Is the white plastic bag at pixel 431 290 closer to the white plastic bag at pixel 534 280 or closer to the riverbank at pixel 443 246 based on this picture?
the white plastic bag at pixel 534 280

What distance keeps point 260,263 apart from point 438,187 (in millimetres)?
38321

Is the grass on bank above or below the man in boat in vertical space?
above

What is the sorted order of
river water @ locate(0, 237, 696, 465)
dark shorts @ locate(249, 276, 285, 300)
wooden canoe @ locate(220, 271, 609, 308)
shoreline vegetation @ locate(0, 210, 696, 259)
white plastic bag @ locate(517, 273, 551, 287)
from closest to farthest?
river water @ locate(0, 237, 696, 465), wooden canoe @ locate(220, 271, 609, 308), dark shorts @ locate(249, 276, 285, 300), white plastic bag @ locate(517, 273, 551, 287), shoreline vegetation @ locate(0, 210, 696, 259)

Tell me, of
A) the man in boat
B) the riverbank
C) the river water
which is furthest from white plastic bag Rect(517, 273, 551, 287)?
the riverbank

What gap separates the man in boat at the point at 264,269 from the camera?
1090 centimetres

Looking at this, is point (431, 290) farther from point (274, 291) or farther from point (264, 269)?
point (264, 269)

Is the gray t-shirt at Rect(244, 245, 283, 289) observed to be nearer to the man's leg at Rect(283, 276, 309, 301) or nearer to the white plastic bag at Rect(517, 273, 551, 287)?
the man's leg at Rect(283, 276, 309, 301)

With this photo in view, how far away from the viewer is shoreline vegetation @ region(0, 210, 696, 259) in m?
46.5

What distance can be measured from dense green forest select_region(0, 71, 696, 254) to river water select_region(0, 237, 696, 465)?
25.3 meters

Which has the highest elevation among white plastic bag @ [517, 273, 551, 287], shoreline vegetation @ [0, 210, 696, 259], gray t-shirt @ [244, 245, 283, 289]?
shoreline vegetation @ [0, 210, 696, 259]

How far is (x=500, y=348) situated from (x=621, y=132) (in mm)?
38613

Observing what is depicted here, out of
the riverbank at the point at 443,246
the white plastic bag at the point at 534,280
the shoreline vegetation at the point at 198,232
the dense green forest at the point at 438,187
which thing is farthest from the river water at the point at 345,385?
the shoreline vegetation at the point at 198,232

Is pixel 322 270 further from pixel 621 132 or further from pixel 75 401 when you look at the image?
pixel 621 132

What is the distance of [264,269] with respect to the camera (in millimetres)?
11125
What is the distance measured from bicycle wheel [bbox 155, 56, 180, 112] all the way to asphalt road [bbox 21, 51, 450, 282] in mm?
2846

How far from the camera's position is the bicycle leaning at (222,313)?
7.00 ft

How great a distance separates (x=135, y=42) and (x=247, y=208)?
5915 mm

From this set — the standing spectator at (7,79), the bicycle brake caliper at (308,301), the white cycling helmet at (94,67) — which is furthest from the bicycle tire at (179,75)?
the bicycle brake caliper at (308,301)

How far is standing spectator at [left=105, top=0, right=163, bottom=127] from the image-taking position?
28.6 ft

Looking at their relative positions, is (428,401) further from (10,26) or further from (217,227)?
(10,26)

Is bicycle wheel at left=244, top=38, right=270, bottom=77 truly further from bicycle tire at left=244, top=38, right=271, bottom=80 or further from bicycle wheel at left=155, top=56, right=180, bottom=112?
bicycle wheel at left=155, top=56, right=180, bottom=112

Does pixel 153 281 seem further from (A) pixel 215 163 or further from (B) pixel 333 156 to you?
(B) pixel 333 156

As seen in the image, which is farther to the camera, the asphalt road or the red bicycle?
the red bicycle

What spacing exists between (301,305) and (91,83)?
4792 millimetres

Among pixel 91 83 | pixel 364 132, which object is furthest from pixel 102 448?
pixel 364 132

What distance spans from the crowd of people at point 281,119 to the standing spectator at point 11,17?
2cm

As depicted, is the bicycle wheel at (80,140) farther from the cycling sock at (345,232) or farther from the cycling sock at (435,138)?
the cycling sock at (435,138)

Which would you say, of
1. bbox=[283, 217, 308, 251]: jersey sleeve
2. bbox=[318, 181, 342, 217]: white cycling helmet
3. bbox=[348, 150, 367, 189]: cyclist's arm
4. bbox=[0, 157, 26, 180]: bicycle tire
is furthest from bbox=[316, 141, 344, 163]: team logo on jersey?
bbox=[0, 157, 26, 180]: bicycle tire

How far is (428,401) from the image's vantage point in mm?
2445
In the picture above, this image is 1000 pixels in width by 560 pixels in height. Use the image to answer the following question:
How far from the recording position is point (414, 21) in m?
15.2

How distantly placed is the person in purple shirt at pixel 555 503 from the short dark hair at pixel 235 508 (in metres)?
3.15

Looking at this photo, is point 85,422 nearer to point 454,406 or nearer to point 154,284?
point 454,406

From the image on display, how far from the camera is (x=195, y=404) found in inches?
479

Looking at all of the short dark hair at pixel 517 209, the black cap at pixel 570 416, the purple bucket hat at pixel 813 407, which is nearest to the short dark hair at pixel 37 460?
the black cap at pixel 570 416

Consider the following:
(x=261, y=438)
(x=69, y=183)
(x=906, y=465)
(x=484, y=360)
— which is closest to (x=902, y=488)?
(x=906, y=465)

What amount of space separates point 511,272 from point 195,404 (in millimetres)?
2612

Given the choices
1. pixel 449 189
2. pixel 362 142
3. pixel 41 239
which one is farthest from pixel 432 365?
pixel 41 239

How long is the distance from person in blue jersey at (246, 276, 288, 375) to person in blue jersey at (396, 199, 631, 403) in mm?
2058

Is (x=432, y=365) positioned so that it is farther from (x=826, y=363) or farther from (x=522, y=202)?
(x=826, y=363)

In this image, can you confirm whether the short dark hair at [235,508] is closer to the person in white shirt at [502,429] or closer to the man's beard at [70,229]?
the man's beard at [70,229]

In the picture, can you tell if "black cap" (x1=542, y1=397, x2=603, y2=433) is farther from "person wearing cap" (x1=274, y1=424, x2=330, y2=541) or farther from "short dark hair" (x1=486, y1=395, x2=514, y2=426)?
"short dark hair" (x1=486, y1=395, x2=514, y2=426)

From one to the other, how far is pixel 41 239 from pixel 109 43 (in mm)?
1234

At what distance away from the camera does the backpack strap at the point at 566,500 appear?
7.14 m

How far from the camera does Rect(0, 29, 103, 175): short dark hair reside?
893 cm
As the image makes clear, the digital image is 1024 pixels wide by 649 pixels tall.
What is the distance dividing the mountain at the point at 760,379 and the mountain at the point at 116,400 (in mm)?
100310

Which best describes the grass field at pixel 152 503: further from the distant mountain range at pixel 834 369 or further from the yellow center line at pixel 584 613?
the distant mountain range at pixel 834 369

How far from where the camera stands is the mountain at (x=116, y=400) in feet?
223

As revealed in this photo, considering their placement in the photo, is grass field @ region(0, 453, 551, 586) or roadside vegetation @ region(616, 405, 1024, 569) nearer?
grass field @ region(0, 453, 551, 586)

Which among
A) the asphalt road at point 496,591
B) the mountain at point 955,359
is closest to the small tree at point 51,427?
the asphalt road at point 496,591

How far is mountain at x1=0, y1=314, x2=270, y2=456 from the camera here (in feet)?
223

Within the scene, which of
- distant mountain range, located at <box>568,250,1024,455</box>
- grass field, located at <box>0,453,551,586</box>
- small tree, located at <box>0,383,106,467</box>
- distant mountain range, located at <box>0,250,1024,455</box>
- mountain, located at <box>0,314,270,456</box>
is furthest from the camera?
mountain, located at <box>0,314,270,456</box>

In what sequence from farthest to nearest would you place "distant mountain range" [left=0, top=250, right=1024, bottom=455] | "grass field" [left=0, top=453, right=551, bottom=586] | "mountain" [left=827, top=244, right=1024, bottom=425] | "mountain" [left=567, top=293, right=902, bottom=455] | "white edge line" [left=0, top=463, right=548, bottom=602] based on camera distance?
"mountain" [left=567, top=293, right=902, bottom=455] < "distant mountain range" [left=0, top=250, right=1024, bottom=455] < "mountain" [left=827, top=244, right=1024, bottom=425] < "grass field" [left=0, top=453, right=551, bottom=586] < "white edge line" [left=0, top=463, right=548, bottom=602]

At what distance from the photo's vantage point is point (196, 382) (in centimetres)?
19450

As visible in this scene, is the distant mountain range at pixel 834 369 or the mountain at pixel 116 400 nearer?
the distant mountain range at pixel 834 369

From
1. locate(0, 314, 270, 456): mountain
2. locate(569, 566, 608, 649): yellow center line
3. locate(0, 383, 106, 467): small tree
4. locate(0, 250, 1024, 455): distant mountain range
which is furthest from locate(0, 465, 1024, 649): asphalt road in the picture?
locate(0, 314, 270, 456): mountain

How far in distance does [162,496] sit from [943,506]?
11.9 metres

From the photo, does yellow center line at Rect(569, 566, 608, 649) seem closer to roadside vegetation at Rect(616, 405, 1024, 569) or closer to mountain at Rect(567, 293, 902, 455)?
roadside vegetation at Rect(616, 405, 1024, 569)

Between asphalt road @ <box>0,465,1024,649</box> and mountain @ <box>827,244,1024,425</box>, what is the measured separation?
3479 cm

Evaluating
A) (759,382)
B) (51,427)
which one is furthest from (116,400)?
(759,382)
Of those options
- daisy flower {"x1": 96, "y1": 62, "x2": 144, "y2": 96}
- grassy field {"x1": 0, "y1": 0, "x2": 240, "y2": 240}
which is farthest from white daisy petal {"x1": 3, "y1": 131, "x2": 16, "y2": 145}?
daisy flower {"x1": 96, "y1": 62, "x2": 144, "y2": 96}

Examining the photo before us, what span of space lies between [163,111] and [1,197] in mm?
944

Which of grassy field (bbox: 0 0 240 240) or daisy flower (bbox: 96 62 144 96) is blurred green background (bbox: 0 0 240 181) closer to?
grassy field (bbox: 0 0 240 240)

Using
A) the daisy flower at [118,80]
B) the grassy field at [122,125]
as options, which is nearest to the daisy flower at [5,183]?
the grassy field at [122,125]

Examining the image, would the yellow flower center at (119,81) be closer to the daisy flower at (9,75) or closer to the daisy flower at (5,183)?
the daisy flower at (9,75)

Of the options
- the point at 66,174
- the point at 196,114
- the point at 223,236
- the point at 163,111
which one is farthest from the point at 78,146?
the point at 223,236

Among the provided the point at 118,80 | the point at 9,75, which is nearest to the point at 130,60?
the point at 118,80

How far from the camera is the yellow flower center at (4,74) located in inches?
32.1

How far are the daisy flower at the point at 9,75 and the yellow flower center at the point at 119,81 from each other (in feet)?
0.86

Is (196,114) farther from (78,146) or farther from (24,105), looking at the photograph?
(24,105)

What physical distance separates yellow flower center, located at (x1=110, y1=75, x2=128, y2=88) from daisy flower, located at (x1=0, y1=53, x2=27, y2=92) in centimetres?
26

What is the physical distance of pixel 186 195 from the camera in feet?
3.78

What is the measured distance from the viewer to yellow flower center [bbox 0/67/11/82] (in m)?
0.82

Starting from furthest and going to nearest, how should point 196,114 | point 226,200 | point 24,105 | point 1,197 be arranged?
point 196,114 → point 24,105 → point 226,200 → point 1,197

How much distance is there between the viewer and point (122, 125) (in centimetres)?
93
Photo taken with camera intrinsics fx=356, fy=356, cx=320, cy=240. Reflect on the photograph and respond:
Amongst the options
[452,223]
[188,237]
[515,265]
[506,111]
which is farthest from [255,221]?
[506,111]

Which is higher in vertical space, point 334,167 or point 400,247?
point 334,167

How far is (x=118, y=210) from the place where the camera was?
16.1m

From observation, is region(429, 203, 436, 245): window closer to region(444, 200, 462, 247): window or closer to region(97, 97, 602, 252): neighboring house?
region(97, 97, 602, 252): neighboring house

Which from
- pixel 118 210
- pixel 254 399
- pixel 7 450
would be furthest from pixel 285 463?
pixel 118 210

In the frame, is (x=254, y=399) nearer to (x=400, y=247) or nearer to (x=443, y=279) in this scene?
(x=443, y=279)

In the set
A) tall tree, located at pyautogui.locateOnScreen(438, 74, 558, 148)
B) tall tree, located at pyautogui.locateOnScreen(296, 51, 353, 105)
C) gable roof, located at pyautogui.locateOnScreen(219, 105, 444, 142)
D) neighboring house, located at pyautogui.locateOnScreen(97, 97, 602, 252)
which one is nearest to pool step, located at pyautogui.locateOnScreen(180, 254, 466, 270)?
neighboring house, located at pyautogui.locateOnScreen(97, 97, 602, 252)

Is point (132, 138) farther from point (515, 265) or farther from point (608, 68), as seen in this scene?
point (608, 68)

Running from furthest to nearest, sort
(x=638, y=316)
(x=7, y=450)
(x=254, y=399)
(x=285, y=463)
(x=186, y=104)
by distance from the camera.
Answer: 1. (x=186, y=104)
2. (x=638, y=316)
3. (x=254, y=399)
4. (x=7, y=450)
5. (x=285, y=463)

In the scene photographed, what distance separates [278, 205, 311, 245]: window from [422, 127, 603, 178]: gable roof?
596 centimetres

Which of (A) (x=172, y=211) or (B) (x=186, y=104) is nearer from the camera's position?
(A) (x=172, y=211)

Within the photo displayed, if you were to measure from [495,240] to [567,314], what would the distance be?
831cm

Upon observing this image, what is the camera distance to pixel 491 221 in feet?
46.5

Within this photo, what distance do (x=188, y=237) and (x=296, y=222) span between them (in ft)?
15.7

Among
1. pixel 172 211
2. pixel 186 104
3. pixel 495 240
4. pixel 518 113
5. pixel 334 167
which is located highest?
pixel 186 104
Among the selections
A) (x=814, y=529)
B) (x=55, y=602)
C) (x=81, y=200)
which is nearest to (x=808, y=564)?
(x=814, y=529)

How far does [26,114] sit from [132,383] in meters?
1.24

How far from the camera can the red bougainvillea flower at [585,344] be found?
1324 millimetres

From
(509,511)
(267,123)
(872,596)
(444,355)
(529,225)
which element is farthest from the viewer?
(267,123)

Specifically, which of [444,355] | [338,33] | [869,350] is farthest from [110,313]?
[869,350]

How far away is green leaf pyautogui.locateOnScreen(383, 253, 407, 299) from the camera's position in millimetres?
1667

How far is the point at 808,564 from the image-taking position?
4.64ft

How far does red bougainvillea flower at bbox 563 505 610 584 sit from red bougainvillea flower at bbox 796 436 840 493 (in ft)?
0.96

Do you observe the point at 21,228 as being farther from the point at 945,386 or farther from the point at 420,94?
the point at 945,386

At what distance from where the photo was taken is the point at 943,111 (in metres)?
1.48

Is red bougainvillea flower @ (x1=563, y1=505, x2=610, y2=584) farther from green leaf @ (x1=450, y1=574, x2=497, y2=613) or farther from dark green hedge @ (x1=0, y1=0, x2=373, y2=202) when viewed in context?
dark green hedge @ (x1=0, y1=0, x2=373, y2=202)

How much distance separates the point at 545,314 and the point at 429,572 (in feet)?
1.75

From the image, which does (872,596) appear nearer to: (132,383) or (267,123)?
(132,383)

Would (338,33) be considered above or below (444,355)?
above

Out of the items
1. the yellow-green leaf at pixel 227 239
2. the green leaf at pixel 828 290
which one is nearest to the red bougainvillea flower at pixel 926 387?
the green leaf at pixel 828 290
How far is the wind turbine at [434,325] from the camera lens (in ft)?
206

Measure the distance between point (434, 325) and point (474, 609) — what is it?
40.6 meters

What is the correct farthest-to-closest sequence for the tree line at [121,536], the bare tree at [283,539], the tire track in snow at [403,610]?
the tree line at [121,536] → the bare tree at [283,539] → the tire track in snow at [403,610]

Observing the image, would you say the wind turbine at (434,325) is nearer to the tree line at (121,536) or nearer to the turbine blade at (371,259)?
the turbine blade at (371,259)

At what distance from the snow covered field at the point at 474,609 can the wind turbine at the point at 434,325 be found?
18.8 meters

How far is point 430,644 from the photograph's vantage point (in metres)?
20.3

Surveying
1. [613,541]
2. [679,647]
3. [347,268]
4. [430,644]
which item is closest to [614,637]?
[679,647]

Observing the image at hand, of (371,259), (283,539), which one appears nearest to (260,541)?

* * *

Copy the records again from the line containing "How far is point" through the end of the records, changing "Surveying" to "Reviewing" and keeping everything else the same.

How far is point 430,644 from the photograph's vantage point (in metres)?
20.3

Reviewing
1. [613,541]
2. [679,647]
3. [347,268]
4. [430,644]
which item is closest to [614,637]?
[679,647]

Observing the image at hand, of (371,259), (283,539), which one appears nearest to (260,541)?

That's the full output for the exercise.